Signed-off-by: Trygve Aaberge <trygveaa@gmail.com> Signed-off-by: Daniel Lenski <dlenski@gmail.com>
Daniel Lenski [Fri, 27 Nov 2020 19:54:23 +0000 (11:54 -0800)]
CI: don't need to install ocserv and which
These are already included in the Centos7 build image: https://gitlab.com/openconnect/build-images/-/blob/master/openconnect-cli/centos7/Dockerfile#L11
Daniel Lenski [Sat, 28 Nov 2020 02:27:08 +0000 (18:27 -0800)]
numerous fixes for Linux IPv6 configuration using ifconfig/route/netstat
Trying to ensure that none of the commands executed change in any way on the actual non-Linux OSes which
we cannot directly test with CI currently.
- add missing $route_syntax_gw
- need new syntax variants:
- $ifconfig_syntax_add_inet6 ('add' on Linux, 'inet6' on *BSDs)
- $route_syntax_ipv6 ('-6' on Linux, '-inet6' on *BSDs)
- special handling for IPv6 route addition deletion on Linux:
- '-host'/-net' are REQUIRED on *BSDs but Linux 'route' rejects them
⇒ add $route_syntax_ipv6_{host,net} for these cases
- Linux 'route' rejects local adapter's IPv6 address as gateway with "SIOCADDRT: invalid argument"
⇒ use 'dev $DEVICE' instead of 'gw $NETGW' in this case on Linux
Daniel Lenski [Wed, 25 Nov 2020 21:48:20 +0000 (13:48 -0800)]
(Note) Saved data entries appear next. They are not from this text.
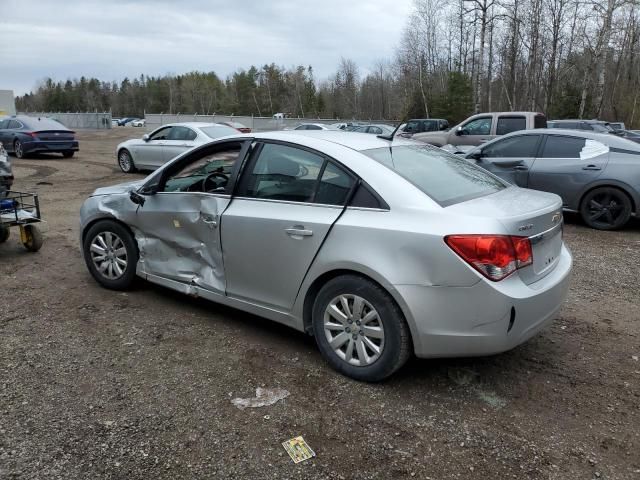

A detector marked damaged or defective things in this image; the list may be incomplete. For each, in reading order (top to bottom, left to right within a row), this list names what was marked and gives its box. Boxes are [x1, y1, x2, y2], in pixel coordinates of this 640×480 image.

front door with dent [131, 140, 249, 292]
front door with dent [222, 141, 356, 310]
damaged silver car [77, 131, 572, 382]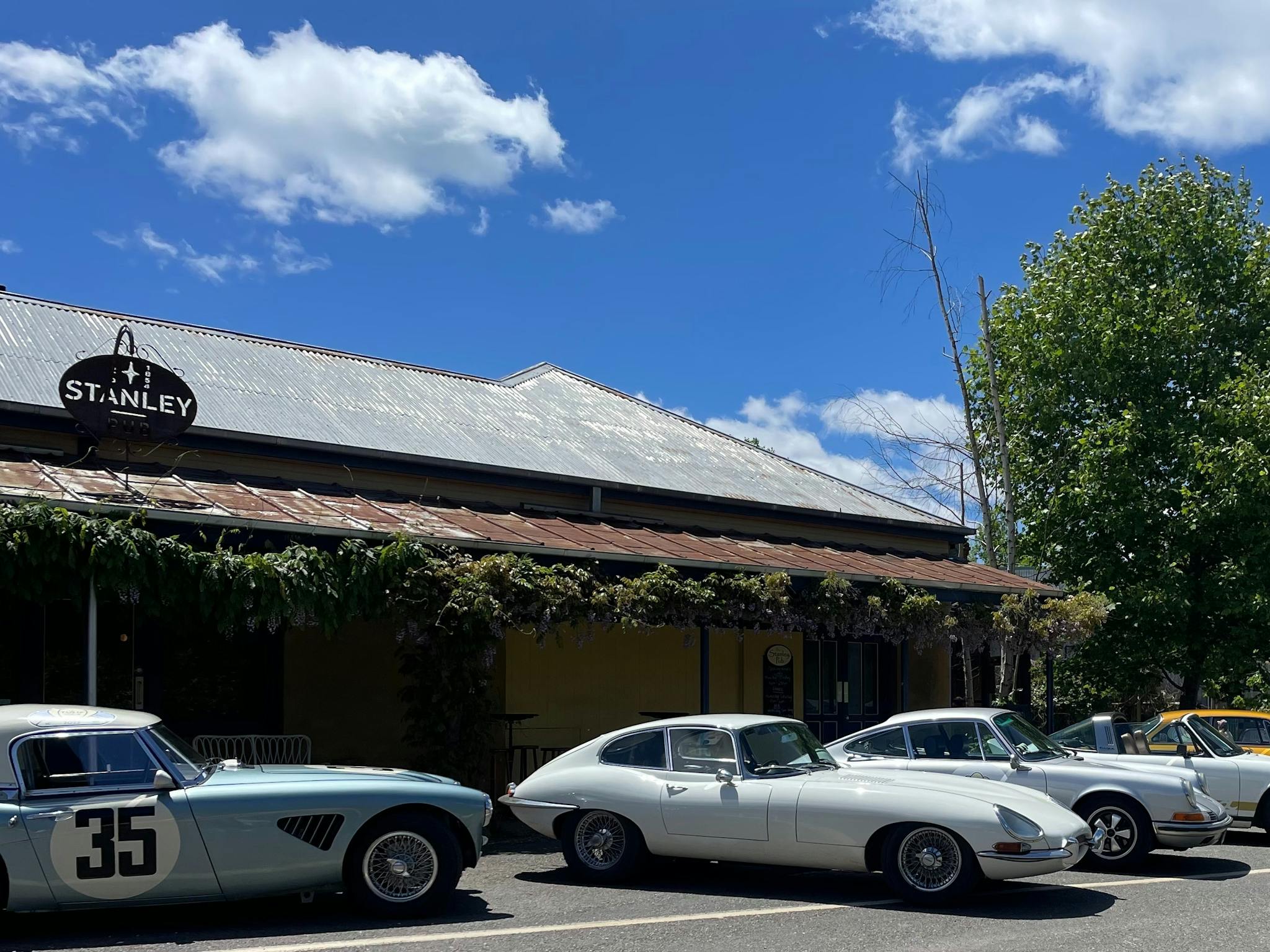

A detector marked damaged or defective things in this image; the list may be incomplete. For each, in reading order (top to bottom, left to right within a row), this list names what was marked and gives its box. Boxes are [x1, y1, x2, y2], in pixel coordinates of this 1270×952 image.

rusted verandah roof [0, 457, 1056, 596]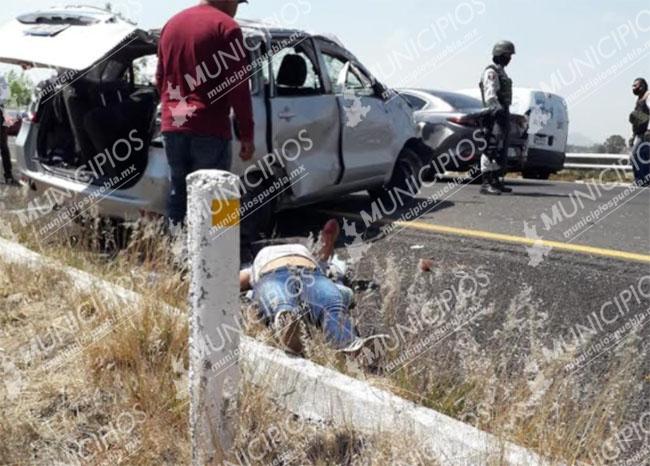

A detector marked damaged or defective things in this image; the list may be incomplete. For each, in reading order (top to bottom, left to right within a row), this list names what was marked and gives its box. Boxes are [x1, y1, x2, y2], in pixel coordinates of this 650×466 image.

crashed vehicle [1, 5, 430, 220]
crashed vehicle [398, 88, 528, 174]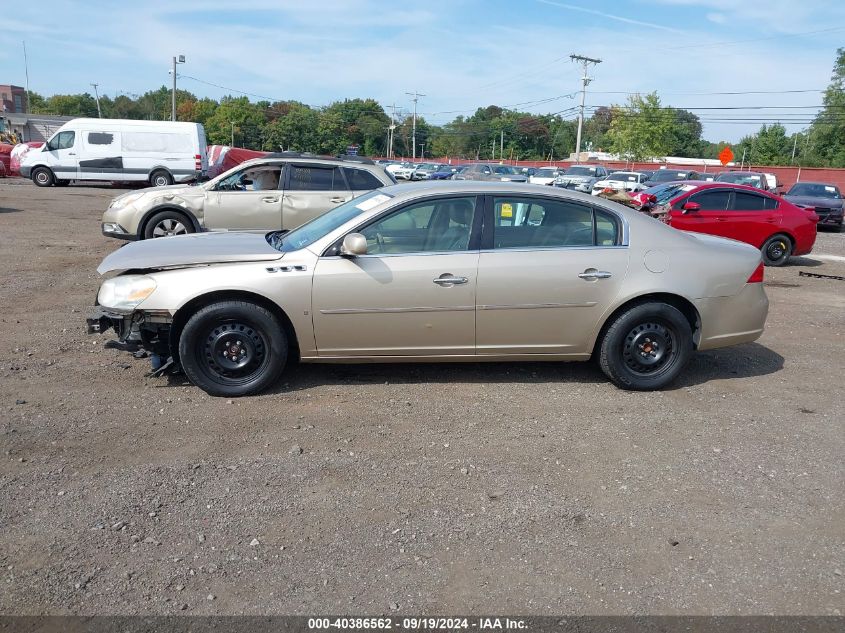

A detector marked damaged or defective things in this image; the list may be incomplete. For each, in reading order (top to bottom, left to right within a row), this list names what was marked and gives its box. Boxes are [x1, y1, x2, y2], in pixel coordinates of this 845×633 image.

exposed wheel well [141, 206, 202, 238]
damaged front bumper [86, 308, 179, 376]
exposed wheel well [167, 288, 300, 362]
exposed wheel well [592, 292, 704, 356]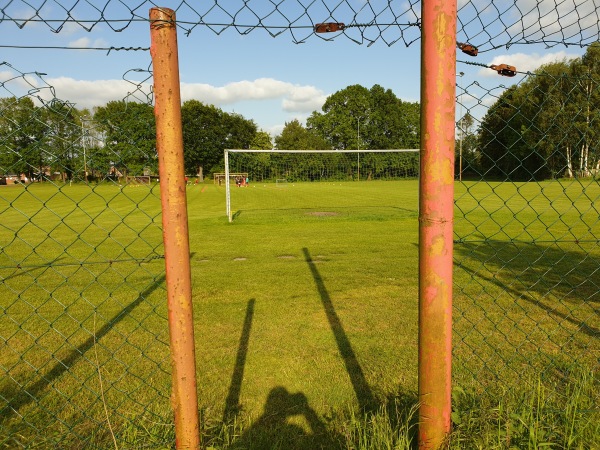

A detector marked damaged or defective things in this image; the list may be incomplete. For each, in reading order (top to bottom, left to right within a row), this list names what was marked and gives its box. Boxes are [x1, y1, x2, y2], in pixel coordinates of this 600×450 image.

rusty metal fence post [150, 7, 202, 450]
rusty metal fence post [420, 1, 458, 448]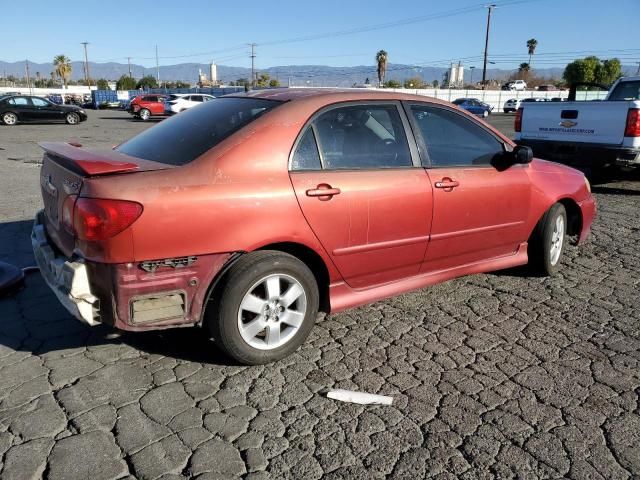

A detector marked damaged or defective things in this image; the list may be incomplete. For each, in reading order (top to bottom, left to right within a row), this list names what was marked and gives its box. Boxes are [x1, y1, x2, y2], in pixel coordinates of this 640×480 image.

damaged rear bumper [31, 211, 100, 326]
cracked asphalt pavement [1, 110, 640, 478]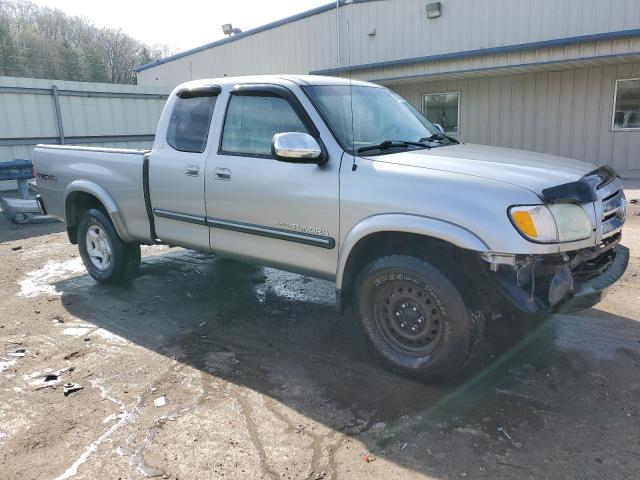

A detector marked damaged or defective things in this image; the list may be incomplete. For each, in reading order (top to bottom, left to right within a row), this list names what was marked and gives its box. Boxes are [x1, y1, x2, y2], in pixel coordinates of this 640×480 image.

cracked headlight [510, 204, 596, 244]
damaged front bumper [482, 237, 628, 314]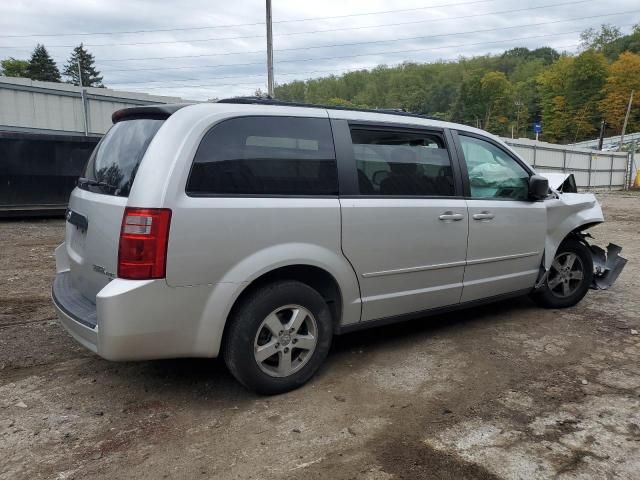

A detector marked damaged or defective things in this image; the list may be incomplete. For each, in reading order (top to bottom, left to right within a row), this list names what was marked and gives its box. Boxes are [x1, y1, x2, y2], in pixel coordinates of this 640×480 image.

front end damage [540, 180, 624, 290]
crumpled bumper [588, 244, 628, 288]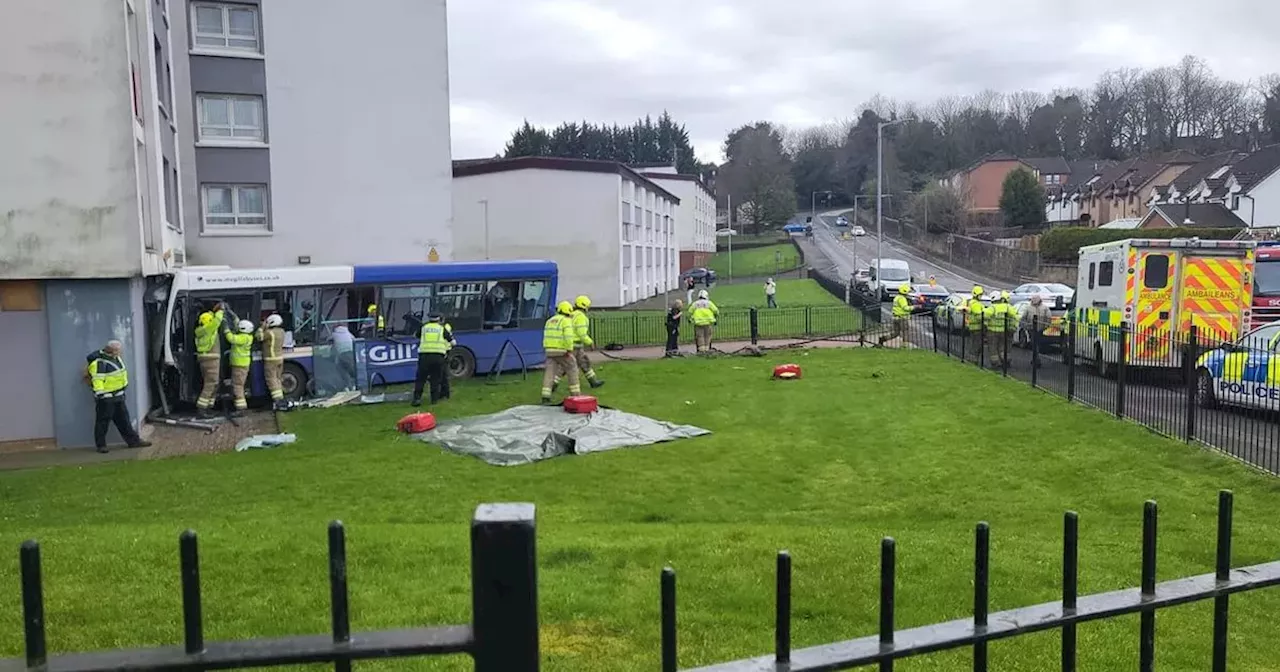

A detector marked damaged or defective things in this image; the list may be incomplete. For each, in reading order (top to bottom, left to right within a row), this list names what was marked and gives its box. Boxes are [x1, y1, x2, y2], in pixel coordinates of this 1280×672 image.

damaged building wall [0, 0, 142, 280]
damaged building wall [452, 171, 628, 310]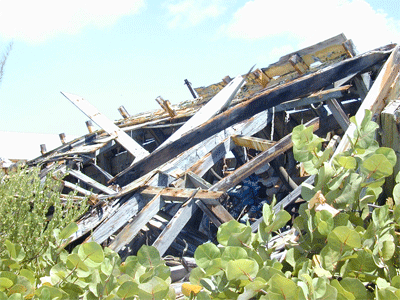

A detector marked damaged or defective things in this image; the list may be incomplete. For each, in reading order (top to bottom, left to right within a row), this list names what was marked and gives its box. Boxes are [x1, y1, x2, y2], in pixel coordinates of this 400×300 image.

splintered wood beam [67, 169, 115, 195]
broken wooden plank [61, 92, 149, 159]
splintered wood beam [61, 92, 150, 159]
splintered wood beam [108, 192, 164, 253]
splintered wood beam [140, 185, 225, 206]
broken roof section [26, 34, 398, 258]
splintered wood beam [114, 48, 390, 185]
broken wooden plank [115, 48, 390, 186]
splintered wood beam [231, 135, 276, 151]
splintered wood beam [211, 117, 320, 192]
broken wooden plank [332, 45, 398, 158]
splintered wood beam [332, 45, 400, 158]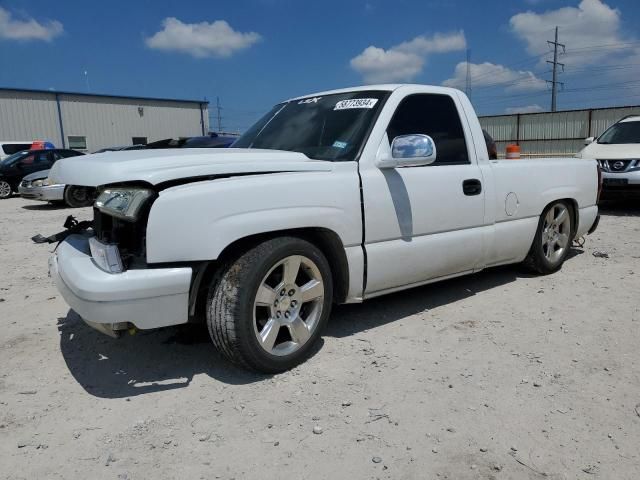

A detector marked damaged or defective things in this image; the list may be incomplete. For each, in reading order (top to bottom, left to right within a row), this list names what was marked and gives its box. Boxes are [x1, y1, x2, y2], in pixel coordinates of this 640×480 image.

damaged front bumper [50, 234, 192, 336]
try running tests with *BSD-ish tools (ifconfig/route/netstat) for additional coverage
Things that should be improved:
* Need a better way to disable iproute2. Most likely the sanest way to
do this will actually be to split the vpnc-script into two versions, rather than
try to maintain its one-size-fits-all structure.
* Need a better way to enable tracing in vpnc-script. This really should be added
to OpenConnect itself (in part, by adding `-x` to the `sh /path/to/vpnc-script`
exec) since we're frequently requesting it of real users for real issues.
James Hennessy [Sun, 17 Feb 2019 19:18:05 +0000 (14:18 -0500)]
Don't use /sbin/resolvconf if it just points to resolvectl.
On Fedora 29 systems, resolvconf is a symbolic link to resolvectl, but
using resolvectl won't work unless "resolve" appears on the "hosts" line
of /etc/nsswitch. If we reach the point of considering resolvconf, then
"resolve" is not enabled and resolvectl should be avoided.